Document section start

Operation Chaos: The Vietnam Deserters who fought the CIA, the Brainwashers, and Themselves.
Operation Chaos: The Vietnam Deserters who fought the CIA, the Brainwashers, and Themselves. By Matthew Sweet. New York NY: Henry Holt and Company, 2018. Photographs. Endnotes. Index. Pg. xvi, 365. $30.00. ISBN: 978-162779463-3
This country is in the process of looking back, on the fiftieth anniversary of the Vietnam War's most tumultuous year, to that incredible time in America's history. Consequently, there are books being published on any number of subjects related to that era; Operation Chaos is one of them.
The book's title suggests that it is an account of Operation Chaos, the CIA's illegal program primarily directed at domestic opposition groups within the United States. Actually, it's not exactly that. Instead, as the subtitle indicates, it is, to a larger degree, about some of the 1,000 or so US military deserters and draft resisters residing for the most part in Sweden who were targeted by the same program. Their story, however, is in its own right, an interesting one that sheds light on the personalities and motives of those deserters and draft evaders who ended up in a neutral, non-NATO country opposed to the Vietnam War. It is a story of how their lives were driven by forces that were often outside their control and by groups that exploited, rather than helped, the expatriates.
This story is often beyond the imagination of even fiction writers. It is the incredibly unpredictable and wild journey of many Vietnam War deserters who often fell victim to paranoia, drugs, conspiracy theories, cultism, and social isolation, and, in particular, about those who sought expression through extreme and often irrational beliefs. It is also, to a lesser degree, about deserters who wished to establish new personae through education and family life.

Document section end
Supplied material start

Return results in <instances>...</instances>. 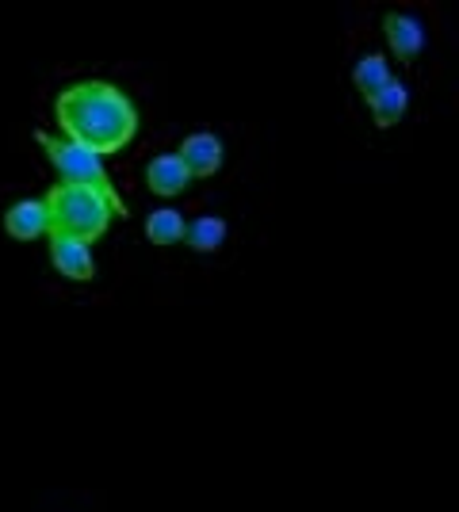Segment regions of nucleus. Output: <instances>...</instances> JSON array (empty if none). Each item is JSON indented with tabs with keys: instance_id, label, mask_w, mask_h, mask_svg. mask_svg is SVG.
I'll list each match as a JSON object with an SVG mask.
<instances>
[{
	"instance_id": "nucleus-7",
	"label": "nucleus",
	"mask_w": 459,
	"mask_h": 512,
	"mask_svg": "<svg viewBox=\"0 0 459 512\" xmlns=\"http://www.w3.org/2000/svg\"><path fill=\"white\" fill-rule=\"evenodd\" d=\"M146 184H150L153 195L173 199V195H180L188 184H192V176H188V169L180 165L176 153H161V157H153L150 165H146Z\"/></svg>"
},
{
	"instance_id": "nucleus-1",
	"label": "nucleus",
	"mask_w": 459,
	"mask_h": 512,
	"mask_svg": "<svg viewBox=\"0 0 459 512\" xmlns=\"http://www.w3.org/2000/svg\"><path fill=\"white\" fill-rule=\"evenodd\" d=\"M54 119L66 142L85 146L96 157L119 153L138 134V111L131 96L108 81H81L62 88V96L54 100Z\"/></svg>"
},
{
	"instance_id": "nucleus-3",
	"label": "nucleus",
	"mask_w": 459,
	"mask_h": 512,
	"mask_svg": "<svg viewBox=\"0 0 459 512\" xmlns=\"http://www.w3.org/2000/svg\"><path fill=\"white\" fill-rule=\"evenodd\" d=\"M35 138H39V146L46 150V157H50V165H54L62 184L104 195L111 203V211H115V218H127V214H131L127 203H123V195L115 192V184H111L108 169H104V157H96V153L85 150V146H73L66 138H54V134H46V130H39Z\"/></svg>"
},
{
	"instance_id": "nucleus-4",
	"label": "nucleus",
	"mask_w": 459,
	"mask_h": 512,
	"mask_svg": "<svg viewBox=\"0 0 459 512\" xmlns=\"http://www.w3.org/2000/svg\"><path fill=\"white\" fill-rule=\"evenodd\" d=\"M50 264H54V272H62L66 279H92L96 276L92 245L77 241V237L50 234Z\"/></svg>"
},
{
	"instance_id": "nucleus-8",
	"label": "nucleus",
	"mask_w": 459,
	"mask_h": 512,
	"mask_svg": "<svg viewBox=\"0 0 459 512\" xmlns=\"http://www.w3.org/2000/svg\"><path fill=\"white\" fill-rule=\"evenodd\" d=\"M383 27H387V43L398 54V62H414L417 54H421V46H425V27H421V20L406 16V12H391Z\"/></svg>"
},
{
	"instance_id": "nucleus-6",
	"label": "nucleus",
	"mask_w": 459,
	"mask_h": 512,
	"mask_svg": "<svg viewBox=\"0 0 459 512\" xmlns=\"http://www.w3.org/2000/svg\"><path fill=\"white\" fill-rule=\"evenodd\" d=\"M4 230H8L12 241H35V237L50 234L43 199H20V203H12L8 214H4Z\"/></svg>"
},
{
	"instance_id": "nucleus-2",
	"label": "nucleus",
	"mask_w": 459,
	"mask_h": 512,
	"mask_svg": "<svg viewBox=\"0 0 459 512\" xmlns=\"http://www.w3.org/2000/svg\"><path fill=\"white\" fill-rule=\"evenodd\" d=\"M46 207V222H50V234L62 237H77V241H100L108 234L111 218V203L104 195L88 192V188H69V184H54L43 199Z\"/></svg>"
},
{
	"instance_id": "nucleus-5",
	"label": "nucleus",
	"mask_w": 459,
	"mask_h": 512,
	"mask_svg": "<svg viewBox=\"0 0 459 512\" xmlns=\"http://www.w3.org/2000/svg\"><path fill=\"white\" fill-rule=\"evenodd\" d=\"M180 165L188 169V176H215L222 169V142L215 134H207V130H199V134H188L184 142H180Z\"/></svg>"
},
{
	"instance_id": "nucleus-10",
	"label": "nucleus",
	"mask_w": 459,
	"mask_h": 512,
	"mask_svg": "<svg viewBox=\"0 0 459 512\" xmlns=\"http://www.w3.org/2000/svg\"><path fill=\"white\" fill-rule=\"evenodd\" d=\"M352 81H356V88H360V96H364V100H372L375 92H383L394 77H391V65H387V58L368 54V58H360V62H356V69H352Z\"/></svg>"
},
{
	"instance_id": "nucleus-11",
	"label": "nucleus",
	"mask_w": 459,
	"mask_h": 512,
	"mask_svg": "<svg viewBox=\"0 0 459 512\" xmlns=\"http://www.w3.org/2000/svg\"><path fill=\"white\" fill-rule=\"evenodd\" d=\"M184 241H188L196 253H215V249H222V241H226V222L203 214V218L184 226Z\"/></svg>"
},
{
	"instance_id": "nucleus-9",
	"label": "nucleus",
	"mask_w": 459,
	"mask_h": 512,
	"mask_svg": "<svg viewBox=\"0 0 459 512\" xmlns=\"http://www.w3.org/2000/svg\"><path fill=\"white\" fill-rule=\"evenodd\" d=\"M368 107H372L375 127H394L406 115V107H410V92H406V85L391 81L383 92H375L372 100H368Z\"/></svg>"
},
{
	"instance_id": "nucleus-12",
	"label": "nucleus",
	"mask_w": 459,
	"mask_h": 512,
	"mask_svg": "<svg viewBox=\"0 0 459 512\" xmlns=\"http://www.w3.org/2000/svg\"><path fill=\"white\" fill-rule=\"evenodd\" d=\"M184 226H188L184 214L173 211V207H161L146 218V237L153 245H176V241H184Z\"/></svg>"
}]
</instances>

Supplied material end

■ Goal 1: In the book review, which country did most of the deserters and draft resisters live in?
■ Goal 2: Repeat the book review from "The book's title" up to and including "helped, the expatriates.".
■ Goal 3: According to the book review, why are so many books about that era now being published?

■ Expected output 1: Sweden.

■ Expected output 2:
The book's title suggests that it is an account of Operation Chaos, the CIA's illegal program primarily directed at domestic opposition groups within the United States. Actually, it's not exactly that. Instead, as the subtitle indicates, it is, to a larger degree, about some of the 1,000 or so US military deserters and draft resisters residing for the most part in Sweden who were targeted by the same program. Their story, however, is in its own right, an interesting one that sheds light on the personalities and motives of those deserters and draft evaders who ended up in a neutral, non-NATO country opposed to the Vietnam War. It is a story of how their lives were driven by forces that were often outside their control and by groups that exploited, rather than helped, the expatriates.

■ Expected output 3: The country is looking back on the fiftieth anniversary of the Vietnam War's most tumultuous year. As a result, books on many subjects from that era are appearing, and Operation Chaos is one of them.